Scientists have used GWAS to discover over 100 regions of the genome now known to be associated with various fairly complex human disorders (i.E., complex with respect to the number of genes involved and the amount of interaction between those genes and the environment), including diabetes, heart disease, and breast, colorectal, and prostate cancers. In the three lung cancer studies, the researchers used GWAS to scan the genome, and they found associations between single nucleotide polymorphisms (SNPs) and lung cancer on chromosome 15. In other words, the researchers found that certain SNPs are more common in people with lung cancer. (SNPs are DNA sequence variations that result from one nucleotide base being substituted by another; scientists estimate that as much as 90% of all human genetic variation is in the form of SNPs.)

In one of the three studies, the scientists conducted genome-wide SNP genotyping on 14,000 Icelandic smokers and then evaluated associations between SNP variation and lung cancer, as well as between SNP variation and the number of cigarettes smoked per day. These studies yielded two interesting findings. First, the researchers noted a significant association between variation at the 15q24 locus and lung cancer; second, they found a significant correlation between that same variation and the average number of cigarettes an individual smoked each day. This second finding led the researchers to argue that there is genetic basis for both lung cancer and nicotine dependence. In other words, based on the researchers' interpretation of the evidence, not only do genes ("nature") play a causal role in lung cancer, alongside the huge causal role that smoking ("nurture") has long been known to occupy, but they also seem to have something to do with why people become addicted to tobacco in the first place.

The other two groups of scientists agreed with some of the first group's findings; specifically, they also concluded that SNP variation is correlated with lung cancer risk and that smokers with a particular type of SNP genotype have a substantially greater risk of developing lung cancer than individuals with other genotypes. However, these two sets of scientists came to a much different conclusion than the first group regarding the genetic basis for tobacco addiction. While these scientists did not actually investigate the specific roles of any of the genes in the 15q24 region, they argued that the evidence provided sufficient reason to speculate that the altered genes on 15q24 most likely play a direct causal role in lung cancer by interfering with nicotine acetylcholine receptors and stimulating tumor growth (as opposed to an indirect causal role related to nicotine addiction). For example, in the study from one laboratory, which involved about 12,000 individuals from several central European countries, the scientists found a weak but still statistically significant association between variation in 15q24 and lung cancer in nonsmokers (Hung et al., 2008).

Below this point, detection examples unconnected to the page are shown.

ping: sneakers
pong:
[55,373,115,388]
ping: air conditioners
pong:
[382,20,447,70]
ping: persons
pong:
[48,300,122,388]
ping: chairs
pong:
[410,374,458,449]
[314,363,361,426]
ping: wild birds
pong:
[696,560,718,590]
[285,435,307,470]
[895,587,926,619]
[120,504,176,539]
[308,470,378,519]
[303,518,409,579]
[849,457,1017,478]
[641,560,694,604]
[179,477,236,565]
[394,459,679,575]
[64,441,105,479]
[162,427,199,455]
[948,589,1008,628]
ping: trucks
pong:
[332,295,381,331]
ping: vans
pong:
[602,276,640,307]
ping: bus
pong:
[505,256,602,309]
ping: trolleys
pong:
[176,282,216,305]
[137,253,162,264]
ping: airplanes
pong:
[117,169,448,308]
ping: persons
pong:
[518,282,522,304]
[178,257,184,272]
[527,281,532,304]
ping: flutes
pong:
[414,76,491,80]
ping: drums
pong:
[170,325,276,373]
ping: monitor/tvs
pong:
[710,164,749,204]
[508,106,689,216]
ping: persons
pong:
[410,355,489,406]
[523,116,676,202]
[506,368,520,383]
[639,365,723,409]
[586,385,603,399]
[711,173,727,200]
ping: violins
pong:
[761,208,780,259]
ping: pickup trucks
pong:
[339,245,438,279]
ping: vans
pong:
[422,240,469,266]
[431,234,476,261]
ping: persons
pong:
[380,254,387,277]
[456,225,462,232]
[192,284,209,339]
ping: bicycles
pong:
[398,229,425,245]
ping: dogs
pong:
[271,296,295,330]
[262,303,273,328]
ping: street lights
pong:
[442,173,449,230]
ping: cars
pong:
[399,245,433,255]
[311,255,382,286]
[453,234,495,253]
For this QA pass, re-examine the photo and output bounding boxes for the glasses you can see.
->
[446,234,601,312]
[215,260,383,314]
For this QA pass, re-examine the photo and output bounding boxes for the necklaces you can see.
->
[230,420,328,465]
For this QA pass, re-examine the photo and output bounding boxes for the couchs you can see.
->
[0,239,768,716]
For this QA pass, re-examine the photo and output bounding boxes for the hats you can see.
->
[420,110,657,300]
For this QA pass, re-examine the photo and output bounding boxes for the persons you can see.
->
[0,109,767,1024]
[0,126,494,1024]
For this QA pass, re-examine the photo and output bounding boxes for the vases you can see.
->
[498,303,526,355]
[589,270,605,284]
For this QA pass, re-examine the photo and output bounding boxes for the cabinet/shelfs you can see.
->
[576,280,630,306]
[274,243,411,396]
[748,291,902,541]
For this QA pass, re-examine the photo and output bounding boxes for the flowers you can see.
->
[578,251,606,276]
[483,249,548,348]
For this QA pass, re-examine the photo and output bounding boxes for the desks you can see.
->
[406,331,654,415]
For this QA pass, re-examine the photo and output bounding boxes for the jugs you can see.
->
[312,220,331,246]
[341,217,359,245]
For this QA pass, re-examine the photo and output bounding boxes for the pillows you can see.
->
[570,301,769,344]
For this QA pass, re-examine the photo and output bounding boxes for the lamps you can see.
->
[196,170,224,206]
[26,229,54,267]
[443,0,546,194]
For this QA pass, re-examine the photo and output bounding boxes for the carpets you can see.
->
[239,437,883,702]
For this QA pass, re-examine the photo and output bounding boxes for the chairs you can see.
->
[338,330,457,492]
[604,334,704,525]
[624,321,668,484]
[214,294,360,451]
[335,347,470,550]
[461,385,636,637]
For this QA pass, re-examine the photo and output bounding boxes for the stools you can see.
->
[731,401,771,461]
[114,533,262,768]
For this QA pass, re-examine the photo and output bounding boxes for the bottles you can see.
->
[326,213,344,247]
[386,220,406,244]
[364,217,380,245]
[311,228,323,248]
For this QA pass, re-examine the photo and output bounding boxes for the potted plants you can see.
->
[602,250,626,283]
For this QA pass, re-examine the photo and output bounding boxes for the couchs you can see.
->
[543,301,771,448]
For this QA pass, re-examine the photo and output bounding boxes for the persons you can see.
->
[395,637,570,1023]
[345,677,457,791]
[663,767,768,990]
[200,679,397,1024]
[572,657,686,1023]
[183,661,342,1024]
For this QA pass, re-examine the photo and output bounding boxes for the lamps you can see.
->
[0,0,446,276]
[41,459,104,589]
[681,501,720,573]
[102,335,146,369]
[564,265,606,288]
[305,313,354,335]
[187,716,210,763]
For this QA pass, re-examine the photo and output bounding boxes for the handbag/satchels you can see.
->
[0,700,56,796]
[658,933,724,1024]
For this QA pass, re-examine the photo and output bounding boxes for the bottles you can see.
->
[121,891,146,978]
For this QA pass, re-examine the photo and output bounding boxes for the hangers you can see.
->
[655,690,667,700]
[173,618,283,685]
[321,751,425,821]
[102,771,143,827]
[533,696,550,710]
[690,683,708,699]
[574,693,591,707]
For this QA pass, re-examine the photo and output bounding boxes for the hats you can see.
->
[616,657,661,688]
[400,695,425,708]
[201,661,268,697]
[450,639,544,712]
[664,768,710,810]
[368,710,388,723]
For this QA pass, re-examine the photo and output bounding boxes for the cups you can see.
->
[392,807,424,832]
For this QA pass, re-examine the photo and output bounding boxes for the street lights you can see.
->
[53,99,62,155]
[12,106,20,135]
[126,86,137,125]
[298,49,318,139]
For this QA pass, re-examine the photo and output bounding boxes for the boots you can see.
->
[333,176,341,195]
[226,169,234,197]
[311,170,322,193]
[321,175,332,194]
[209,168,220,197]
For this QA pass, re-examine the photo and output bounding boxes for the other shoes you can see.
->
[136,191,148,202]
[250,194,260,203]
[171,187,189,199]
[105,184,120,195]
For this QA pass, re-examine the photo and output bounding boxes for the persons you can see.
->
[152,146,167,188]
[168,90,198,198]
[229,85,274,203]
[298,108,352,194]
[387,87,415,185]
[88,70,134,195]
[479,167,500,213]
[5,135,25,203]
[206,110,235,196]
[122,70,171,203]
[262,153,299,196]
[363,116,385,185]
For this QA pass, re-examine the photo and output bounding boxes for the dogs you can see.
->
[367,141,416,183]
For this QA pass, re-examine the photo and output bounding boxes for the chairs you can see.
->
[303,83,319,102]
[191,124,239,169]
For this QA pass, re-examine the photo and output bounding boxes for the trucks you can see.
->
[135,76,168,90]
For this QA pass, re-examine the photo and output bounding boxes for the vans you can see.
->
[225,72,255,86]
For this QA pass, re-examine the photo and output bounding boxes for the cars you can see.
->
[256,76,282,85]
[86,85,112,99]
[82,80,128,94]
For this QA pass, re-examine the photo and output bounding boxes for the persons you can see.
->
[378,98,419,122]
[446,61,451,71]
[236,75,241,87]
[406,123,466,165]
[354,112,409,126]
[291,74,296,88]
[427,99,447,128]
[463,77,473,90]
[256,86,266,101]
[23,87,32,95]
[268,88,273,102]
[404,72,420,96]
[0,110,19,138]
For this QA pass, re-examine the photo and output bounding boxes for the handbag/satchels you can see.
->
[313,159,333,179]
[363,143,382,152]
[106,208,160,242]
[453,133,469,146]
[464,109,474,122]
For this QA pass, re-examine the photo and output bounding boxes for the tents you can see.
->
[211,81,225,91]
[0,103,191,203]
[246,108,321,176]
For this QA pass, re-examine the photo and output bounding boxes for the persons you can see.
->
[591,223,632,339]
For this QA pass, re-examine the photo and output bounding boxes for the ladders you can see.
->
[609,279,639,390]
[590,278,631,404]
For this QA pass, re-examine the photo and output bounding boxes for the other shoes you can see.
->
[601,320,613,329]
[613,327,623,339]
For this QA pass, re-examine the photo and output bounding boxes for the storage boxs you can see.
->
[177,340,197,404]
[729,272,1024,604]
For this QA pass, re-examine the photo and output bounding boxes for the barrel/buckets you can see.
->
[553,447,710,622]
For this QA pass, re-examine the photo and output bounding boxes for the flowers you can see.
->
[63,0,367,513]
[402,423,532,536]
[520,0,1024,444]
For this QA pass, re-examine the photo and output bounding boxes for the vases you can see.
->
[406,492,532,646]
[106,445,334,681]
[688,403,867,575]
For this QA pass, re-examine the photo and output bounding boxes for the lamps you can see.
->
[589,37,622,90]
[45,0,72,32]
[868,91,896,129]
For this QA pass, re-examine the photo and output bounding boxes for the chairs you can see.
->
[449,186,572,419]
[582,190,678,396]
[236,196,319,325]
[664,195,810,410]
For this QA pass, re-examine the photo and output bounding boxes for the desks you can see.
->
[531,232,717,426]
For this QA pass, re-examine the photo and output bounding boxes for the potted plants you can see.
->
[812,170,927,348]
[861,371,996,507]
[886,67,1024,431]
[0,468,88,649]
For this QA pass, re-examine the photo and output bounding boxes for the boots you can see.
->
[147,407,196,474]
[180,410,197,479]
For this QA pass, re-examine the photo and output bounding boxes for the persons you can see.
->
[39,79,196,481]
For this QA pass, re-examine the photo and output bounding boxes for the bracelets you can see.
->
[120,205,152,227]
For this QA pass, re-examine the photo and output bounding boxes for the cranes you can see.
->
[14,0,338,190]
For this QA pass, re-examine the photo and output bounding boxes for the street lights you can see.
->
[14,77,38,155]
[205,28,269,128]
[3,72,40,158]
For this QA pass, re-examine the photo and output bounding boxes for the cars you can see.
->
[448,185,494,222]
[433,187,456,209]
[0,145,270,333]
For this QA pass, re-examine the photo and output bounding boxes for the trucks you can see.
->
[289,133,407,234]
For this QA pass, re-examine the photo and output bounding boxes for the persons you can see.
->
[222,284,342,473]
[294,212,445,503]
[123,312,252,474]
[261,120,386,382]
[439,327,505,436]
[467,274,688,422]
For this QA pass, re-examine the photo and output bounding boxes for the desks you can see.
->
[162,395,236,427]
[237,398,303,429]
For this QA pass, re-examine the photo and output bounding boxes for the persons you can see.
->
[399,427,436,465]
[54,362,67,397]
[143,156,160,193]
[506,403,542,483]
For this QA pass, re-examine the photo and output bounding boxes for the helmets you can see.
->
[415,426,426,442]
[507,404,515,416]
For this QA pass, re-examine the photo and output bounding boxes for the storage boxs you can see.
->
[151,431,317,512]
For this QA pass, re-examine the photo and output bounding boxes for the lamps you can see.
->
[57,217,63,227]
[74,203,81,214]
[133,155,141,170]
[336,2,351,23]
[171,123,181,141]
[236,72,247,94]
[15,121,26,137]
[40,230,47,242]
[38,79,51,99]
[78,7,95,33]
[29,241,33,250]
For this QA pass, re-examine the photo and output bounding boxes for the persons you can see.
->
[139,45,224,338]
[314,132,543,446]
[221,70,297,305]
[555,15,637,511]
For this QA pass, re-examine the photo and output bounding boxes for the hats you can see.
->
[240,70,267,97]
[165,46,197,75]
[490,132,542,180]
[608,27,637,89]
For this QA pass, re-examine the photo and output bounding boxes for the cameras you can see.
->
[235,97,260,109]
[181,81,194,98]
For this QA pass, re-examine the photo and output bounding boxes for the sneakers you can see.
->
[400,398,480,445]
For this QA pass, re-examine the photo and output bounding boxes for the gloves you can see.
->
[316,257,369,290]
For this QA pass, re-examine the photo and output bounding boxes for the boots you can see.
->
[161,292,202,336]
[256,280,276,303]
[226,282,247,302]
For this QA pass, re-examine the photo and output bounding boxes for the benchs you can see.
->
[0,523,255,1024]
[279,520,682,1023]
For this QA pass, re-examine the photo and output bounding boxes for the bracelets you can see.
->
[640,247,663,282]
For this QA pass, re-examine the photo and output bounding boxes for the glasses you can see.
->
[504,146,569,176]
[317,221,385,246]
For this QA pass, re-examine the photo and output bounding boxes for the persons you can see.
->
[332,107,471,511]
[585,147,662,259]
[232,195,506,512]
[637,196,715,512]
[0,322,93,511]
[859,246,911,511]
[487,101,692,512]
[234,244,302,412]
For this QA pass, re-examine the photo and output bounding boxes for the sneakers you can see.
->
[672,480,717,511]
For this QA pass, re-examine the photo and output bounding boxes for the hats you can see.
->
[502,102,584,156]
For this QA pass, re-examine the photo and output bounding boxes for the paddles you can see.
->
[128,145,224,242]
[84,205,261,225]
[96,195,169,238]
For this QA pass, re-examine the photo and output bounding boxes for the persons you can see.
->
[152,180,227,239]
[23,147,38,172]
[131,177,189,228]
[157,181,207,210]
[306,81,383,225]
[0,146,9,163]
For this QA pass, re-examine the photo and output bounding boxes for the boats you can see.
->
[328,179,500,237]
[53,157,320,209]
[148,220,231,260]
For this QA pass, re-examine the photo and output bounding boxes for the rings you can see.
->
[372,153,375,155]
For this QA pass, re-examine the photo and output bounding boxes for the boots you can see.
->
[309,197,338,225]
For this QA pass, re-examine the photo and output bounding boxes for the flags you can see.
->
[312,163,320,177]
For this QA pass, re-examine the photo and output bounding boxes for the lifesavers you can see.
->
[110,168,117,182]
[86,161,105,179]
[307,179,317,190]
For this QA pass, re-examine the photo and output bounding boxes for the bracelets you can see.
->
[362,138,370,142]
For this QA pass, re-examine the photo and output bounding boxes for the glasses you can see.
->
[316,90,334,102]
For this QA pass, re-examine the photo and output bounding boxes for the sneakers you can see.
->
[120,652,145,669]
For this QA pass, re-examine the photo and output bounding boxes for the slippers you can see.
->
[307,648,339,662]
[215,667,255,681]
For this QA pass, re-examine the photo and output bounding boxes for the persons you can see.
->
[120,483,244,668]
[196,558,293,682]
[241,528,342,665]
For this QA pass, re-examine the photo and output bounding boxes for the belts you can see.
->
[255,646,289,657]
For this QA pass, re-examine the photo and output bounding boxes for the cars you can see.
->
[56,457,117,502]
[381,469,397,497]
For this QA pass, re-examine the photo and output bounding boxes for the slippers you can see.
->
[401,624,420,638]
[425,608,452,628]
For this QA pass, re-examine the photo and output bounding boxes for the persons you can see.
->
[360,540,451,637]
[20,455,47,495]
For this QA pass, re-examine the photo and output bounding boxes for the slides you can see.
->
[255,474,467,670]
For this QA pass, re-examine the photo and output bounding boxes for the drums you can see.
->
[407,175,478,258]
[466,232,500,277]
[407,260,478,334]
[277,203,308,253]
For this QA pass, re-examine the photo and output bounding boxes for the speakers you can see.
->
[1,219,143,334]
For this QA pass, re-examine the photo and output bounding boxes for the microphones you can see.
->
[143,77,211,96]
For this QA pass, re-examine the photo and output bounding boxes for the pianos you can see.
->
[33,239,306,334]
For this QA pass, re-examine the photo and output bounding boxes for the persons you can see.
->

The authors speculated that the presence of this association in both nonsmokers and smokers suggests that the association between the gene and lung cancer is direct and has little to do with nicotine addiction. If the association were mediated through nicotine addiction, the scientists reasoned, they shouldn't have found the association in nonsmokers. The researchers further argued that a lack of correlation between genes in the 15q24 region and other smoking-related cancers (e.G., head and neck cancer) also suggests that the mechanism is probably not related to nicotine addiction. If it were, they reasoned, there should be an increased risk associated with 15q24 for those other cancers as well.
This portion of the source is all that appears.